The Convento del Carmen Calzado (English for Convent of the Calced Carmel) was a convent in the Order of Mount Carmel. It was located in the area currently occupied by the Plaza del Carmen in Madrid. This convent was founded in 1573. The Spanish confiscation during the late 19th century left only the Parish church del Carmen and the ensanche (widening) of the area of Plaza del Carmen (which takes its name from this convent). One of the ten streets leading to the Puerta del Sol, and passing next to the facade of the parish church, is called Calle del Carmen. The site of the convent was dedicated to the Frontón Central, which would become the Cine Madrid.

== History ==
In 1541, a Madrilenian brothel owned by María de Peralta and Francisco Jiménez was evicted and demolished by King Philip II. On the site rose the Convento del Carmen Calzado. The convent was founded in 1575 with the patronage of the king and his sister Joanna of Austria, Princess of Portugal. Author Ramón de Mesonero Romanos alludes in 1831 to its creation in his Manual de Madrid:

"In 1575 was founded this convent by religion, contributing to it the villa of Madrid, in the same place that occupied the prostitutes' house.
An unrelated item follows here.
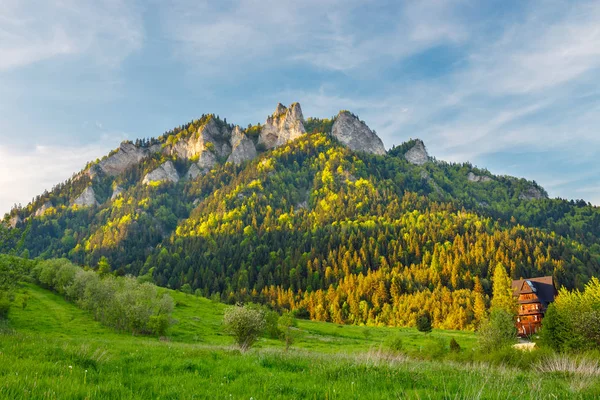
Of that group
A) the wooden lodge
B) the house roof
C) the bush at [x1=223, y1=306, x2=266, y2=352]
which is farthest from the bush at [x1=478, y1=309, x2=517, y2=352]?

The temple is one of the largest and of best architecture that has Madrid, with good chapels and effigies"
— Ramón de Mesonero Romanos

Initially, the convent was under the patronage of Saint Damasus who was popularly called Carmen Calzado by the Order. The inaugural mass was conducted by Papal Nuncio Juan Bautista Castaneo, later (1590) Pope Urban VII. The proximity of the convent to the Puerta del Sol, increased its popularity, sharing the limelight with the Convento de San Felipe el Real.

Between 1611 and 1640 the building was renovated by architect Miguel de Soria. In 1836, the convent property and its contents were seized under the Mendizábal confiscations. Its inhabitants were secularized and the church building survived as Parish church Nuestra Señora del Carmen y San Luis.